The major immunocompromised host groups are those with:
HIV/AIDS
Solid organ and hematopoietic cell transplants
Malignancy on chemotherapy or radiation therapy
Primary immunodeficiencies and autoimmune diseases
Acquired immunodeficiencies: asplenia, long-term steroid use
Chest radiograph of HIV-infected patient with PJP shows diffuse patchy infiltrates with predominantly perihilar and interstitial prominence, as well as a few pneumatocoeles up to 1cm in size. Courtesy of Radiopaedia (https://radiopaedia.org/), case of Dr Andrew Dixon, rID 9613.

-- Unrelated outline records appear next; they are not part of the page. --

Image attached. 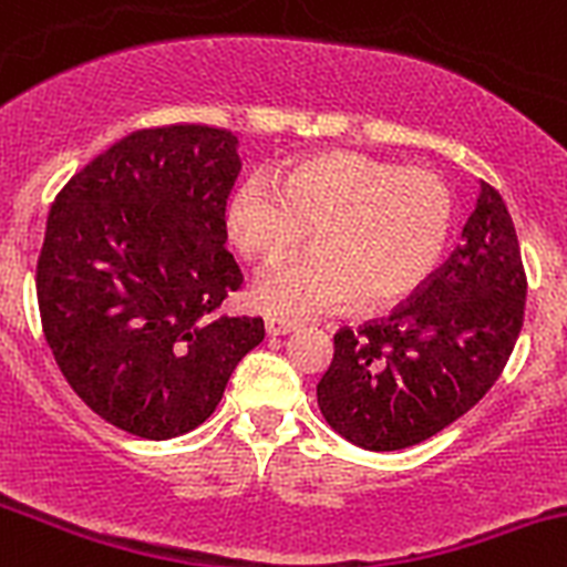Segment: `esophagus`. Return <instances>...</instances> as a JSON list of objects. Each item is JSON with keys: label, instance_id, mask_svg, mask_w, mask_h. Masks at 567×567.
I'll use <instances>...</instances> for the list:
<instances>
[{"label": "esophagus", "instance_id": "34e87169", "mask_svg": "<svg viewBox=\"0 0 567 567\" xmlns=\"http://www.w3.org/2000/svg\"><path fill=\"white\" fill-rule=\"evenodd\" d=\"M296 327H299V321H293V318H277V316H271V318H268V321H266V332L274 334V338H277V334L293 332Z\"/></svg>", "mask_w": 567, "mask_h": 567}]
</instances>
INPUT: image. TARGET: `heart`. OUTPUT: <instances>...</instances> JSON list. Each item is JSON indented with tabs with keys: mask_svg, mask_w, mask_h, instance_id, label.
Listing matches in <instances>:
<instances>
[{
	"mask_svg": "<svg viewBox=\"0 0 567 567\" xmlns=\"http://www.w3.org/2000/svg\"><path fill=\"white\" fill-rule=\"evenodd\" d=\"M452 190L426 166H395L362 152H323L233 190L227 233L249 260L271 266L312 233L316 249L266 274L262 310L312 316L354 301L379 307L430 277L452 229Z\"/></svg>",
	"mask_w": 567,
	"mask_h": 567,
	"instance_id": "heart-1",
	"label": "heart"
}]
</instances>
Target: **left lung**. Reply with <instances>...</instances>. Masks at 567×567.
<instances>
[{
  "label": "left lung",
  "instance_id": "1",
  "mask_svg": "<svg viewBox=\"0 0 567 567\" xmlns=\"http://www.w3.org/2000/svg\"><path fill=\"white\" fill-rule=\"evenodd\" d=\"M524 305L513 216L482 183L452 257L388 318L334 334V357L318 382L323 417L368 452H399L437 435L502 377Z\"/></svg>",
  "mask_w": 567,
  "mask_h": 567
}]
</instances>
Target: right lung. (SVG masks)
<instances>
[{
	"label": "right lung",
	"instance_id": "1",
	"mask_svg": "<svg viewBox=\"0 0 567 567\" xmlns=\"http://www.w3.org/2000/svg\"><path fill=\"white\" fill-rule=\"evenodd\" d=\"M238 174L229 130H137L49 210L35 274L43 334L74 393L130 435L196 430L266 338L262 318L218 312L244 285L224 249Z\"/></svg>",
	"mask_w": 567,
	"mask_h": 567
}]
</instances>
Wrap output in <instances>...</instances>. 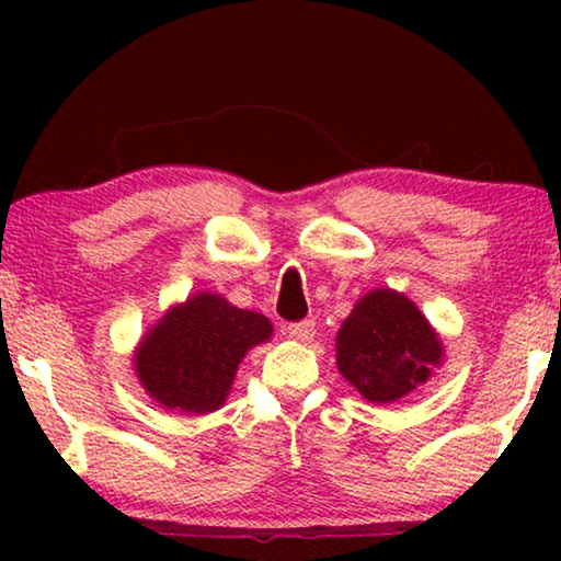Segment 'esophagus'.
<instances>
[{
  "mask_svg": "<svg viewBox=\"0 0 561 561\" xmlns=\"http://www.w3.org/2000/svg\"><path fill=\"white\" fill-rule=\"evenodd\" d=\"M286 334L290 340H298V342H311L313 340V319H301V321H294V324L286 327Z\"/></svg>",
  "mask_w": 561,
  "mask_h": 561,
  "instance_id": "34e87169",
  "label": "esophagus"
}]
</instances>
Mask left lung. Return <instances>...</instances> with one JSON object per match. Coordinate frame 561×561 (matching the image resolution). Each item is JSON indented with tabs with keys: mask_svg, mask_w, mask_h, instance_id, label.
I'll return each mask as SVG.
<instances>
[{
	"mask_svg": "<svg viewBox=\"0 0 561 561\" xmlns=\"http://www.w3.org/2000/svg\"><path fill=\"white\" fill-rule=\"evenodd\" d=\"M442 342L424 313L396 290H373L336 334V367L373 403H393L426 382Z\"/></svg>",
	"mask_w": 561,
	"mask_h": 561,
	"instance_id": "1",
	"label": "left lung"
}]
</instances>
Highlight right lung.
Instances as JSON below:
<instances>
[{
    "label": "right lung",
    "instance_id": "1",
    "mask_svg": "<svg viewBox=\"0 0 561 561\" xmlns=\"http://www.w3.org/2000/svg\"><path fill=\"white\" fill-rule=\"evenodd\" d=\"M263 313L198 294L152 329L137 350V378L160 405L209 413L225 403L244 352L271 336Z\"/></svg>",
    "mask_w": 561,
    "mask_h": 561
}]
</instances>
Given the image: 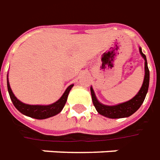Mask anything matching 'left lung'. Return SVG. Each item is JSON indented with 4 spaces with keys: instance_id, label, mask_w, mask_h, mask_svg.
I'll return each mask as SVG.
<instances>
[{
    "instance_id": "obj_1",
    "label": "left lung",
    "mask_w": 160,
    "mask_h": 160,
    "mask_svg": "<svg viewBox=\"0 0 160 160\" xmlns=\"http://www.w3.org/2000/svg\"><path fill=\"white\" fill-rule=\"evenodd\" d=\"M140 52L141 56L145 59V77H144L143 84L140 88V91L137 93V95L134 97H132L131 100L128 101L123 103L117 104L114 106H108L104 104L101 103L96 99L95 92L93 90L92 87L90 88V92H91V97H92V102L94 106L96 108V111L105 117L111 119H118L124 118V117H128L132 115L133 113H135L141 104L143 103L144 100L146 98L147 93L148 91V87H149V78H150V73H149V69L147 66V57L142 52L141 48L140 47Z\"/></svg>"
}]
</instances>
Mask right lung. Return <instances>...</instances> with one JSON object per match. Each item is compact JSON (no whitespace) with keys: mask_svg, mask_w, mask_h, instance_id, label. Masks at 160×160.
Returning a JSON list of instances; mask_svg holds the SVG:
<instances>
[{"mask_svg":"<svg viewBox=\"0 0 160 160\" xmlns=\"http://www.w3.org/2000/svg\"><path fill=\"white\" fill-rule=\"evenodd\" d=\"M7 82H8V89L10 98H11V101L13 102L14 107L16 108L21 114L32 117V118L38 119V120L49 118V117L54 116L60 113L66 103L70 90L73 87V84L69 86L63 94V96L60 97V99H58L54 103L50 104V105H29V104L24 103L17 99L16 96L13 95V91L10 88L8 78Z\"/></svg>","mask_w":160,"mask_h":160,"instance_id":"1","label":"right lung"}]
</instances>
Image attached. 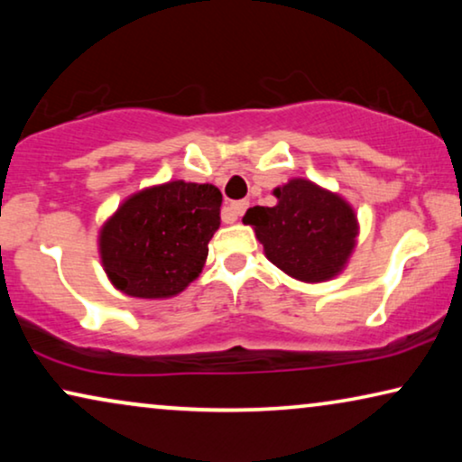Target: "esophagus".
Masks as SVG:
<instances>
[{"label": "esophagus", "instance_id": "esophagus-1", "mask_svg": "<svg viewBox=\"0 0 462 462\" xmlns=\"http://www.w3.org/2000/svg\"><path fill=\"white\" fill-rule=\"evenodd\" d=\"M248 210V201L245 199H239V201H231L229 208H226V212L231 214V220H237L242 214Z\"/></svg>", "mask_w": 462, "mask_h": 462}]
</instances>
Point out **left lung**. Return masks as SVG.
<instances>
[{"instance_id":"obj_1","label":"left lung","mask_w":462,"mask_h":462,"mask_svg":"<svg viewBox=\"0 0 462 462\" xmlns=\"http://www.w3.org/2000/svg\"><path fill=\"white\" fill-rule=\"evenodd\" d=\"M273 195L275 206L248 208L244 217L264 256L305 283L330 282L343 273L359 237V220L349 201L300 176L275 187Z\"/></svg>"}]
</instances>
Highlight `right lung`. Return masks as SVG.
Returning a JSON list of instances; mask_svg holds the SVG:
<instances>
[{
  "instance_id": "right-lung-1",
  "label": "right lung",
  "mask_w": 462,
  "mask_h": 462,
  "mask_svg": "<svg viewBox=\"0 0 462 462\" xmlns=\"http://www.w3.org/2000/svg\"><path fill=\"white\" fill-rule=\"evenodd\" d=\"M223 195L210 182L168 180L125 198L98 231L111 286L132 299L162 300L198 280L220 226Z\"/></svg>"
}]
</instances>
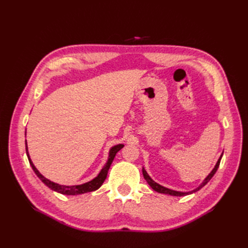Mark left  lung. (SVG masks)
Listing matches in <instances>:
<instances>
[{
  "label": "left lung",
  "mask_w": 248,
  "mask_h": 248,
  "mask_svg": "<svg viewBox=\"0 0 248 248\" xmlns=\"http://www.w3.org/2000/svg\"><path fill=\"white\" fill-rule=\"evenodd\" d=\"M221 156H222V154H221ZM221 156L219 157V159H218V161H217V163H216V166H215V168L212 170V171L210 172V174L208 175V177L204 180V182H202L197 189H194L193 191H190V192H180V191H175V190H171V189H169V188H166V187H163V186H161V185H159V184H157L155 181H153V180L150 178V176L147 174V171H146V170L142 168V175H144V178H145V180L146 181L148 182V184L152 187V189H154L155 191H157V192H160V193H166V194H170V196H175V197H182V196H187V194H190V193H192V192H196V191H198V190H200L202 187H204L210 180H211V178L214 176V174L216 172V170H217V169H218V167H219V163H220V160H221Z\"/></svg>",
  "instance_id": "8db88e82"
}]
</instances>
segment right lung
<instances>
[{"label":"right lung","mask_w":248,"mask_h":248,"mask_svg":"<svg viewBox=\"0 0 248 248\" xmlns=\"http://www.w3.org/2000/svg\"><path fill=\"white\" fill-rule=\"evenodd\" d=\"M124 147V145H117L115 147H112L109 151V157H108V160L107 162L106 166L103 167V169L101 170V171L99 172V175L97 176L95 179H93L92 181L87 182L85 184H81V185H73V186H65V185H59L57 183H54L49 181L48 179H46V177H43L40 172L38 171L35 168V166L33 164L31 158H30L29 153H28V147H27V140H26V150H27V155H28V158L30 161V164H31V167L33 169V170L35 171V174L38 176V178L41 180V181L46 184V186H48L50 189L58 191L62 194H67V196H76V194H81V193H86V192H91L94 191L96 189H98L99 187L102 185V183L104 182V180L107 179L108 176V172L109 170L110 164L114 160L116 154L118 153V151H120L122 148Z\"/></svg>","instance_id":"1"}]
</instances>
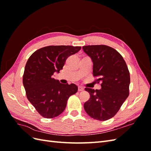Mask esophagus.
<instances>
[{
  "mask_svg": "<svg viewBox=\"0 0 151 151\" xmlns=\"http://www.w3.org/2000/svg\"><path fill=\"white\" fill-rule=\"evenodd\" d=\"M78 91H84V88H83V87H82V86H79Z\"/></svg>",
  "mask_w": 151,
  "mask_h": 151,
  "instance_id": "obj_1",
  "label": "esophagus"
}]
</instances>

Chest CT of HIV-infected patient with PJP shows early findings of diffuse ground glass opacities, and chronic findings of linear opacities and thickening of interlobular septa. Courtesy of Radiopaedia (https://radiopaedia.org/), case of Dr Yune Kwong, rID 26697.
Complications
Pneumonia in immunocompromised is often complicated by superinfection, drug toxicity, empyema, sepsis, pneumothorax, and acute respiratory distress syndrome (ARDS).